Avoid stock imagery or photos pulled from the facility’s website. Directories can often detect duplicate images, and some will reject submissions with reused photos. A fresh, original photo from your phone is better than a polished stock image.
Adding a Court to USAPickleballs.com
Let me start with USAPickleballs.com because it’s one of the fastest-growing directories and because its state-by-state organization makes it particularly useful for players planning trips, newcomers to a city, or anyone who prefers a browser-based search over an app.
Why It’s Worth Prioritizing
USAPickleballs.com organizes courts by state first, then by city, then by facility. When you search for “pickleball courts in Austin” on Google, a state-city directory page is often the top result because that’s how search engines understand local queries. This means your court submission gets exposure not just to app users but to anyone doing a Google search for courts in your area.
The platform is also actively curated. New submissions get reviewed and often enhanced with additional research before going live, which means your listing ends up more complete than you submitted it. That’s rare in the directory world.
The Submission Process
- Visit USAPickleballs.com and locate the “Add a Court” or “Submit a Court” option, typically found in the site navigation or footer.
- Fill out the submission form with the complete details you gathered during your research phase.

* _Dataset content_
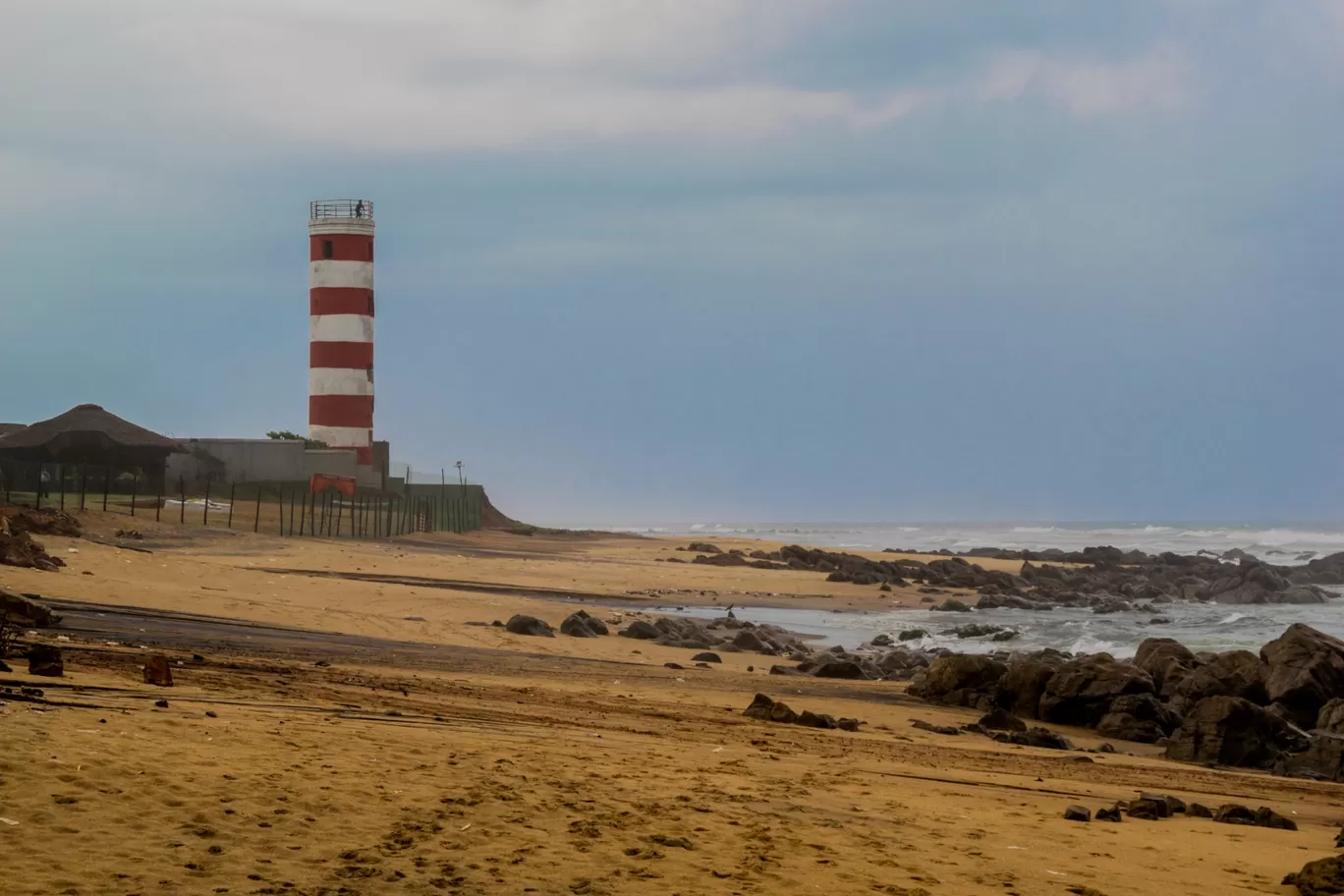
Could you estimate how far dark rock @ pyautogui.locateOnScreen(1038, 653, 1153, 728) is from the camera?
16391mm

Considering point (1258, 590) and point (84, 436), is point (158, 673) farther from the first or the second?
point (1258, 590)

* _What to work on_
According to the excerpted passage about pickleball court directories, how does USAPickleballs.com organize courts?

* _Answer_
By state first, then by city, then by facility.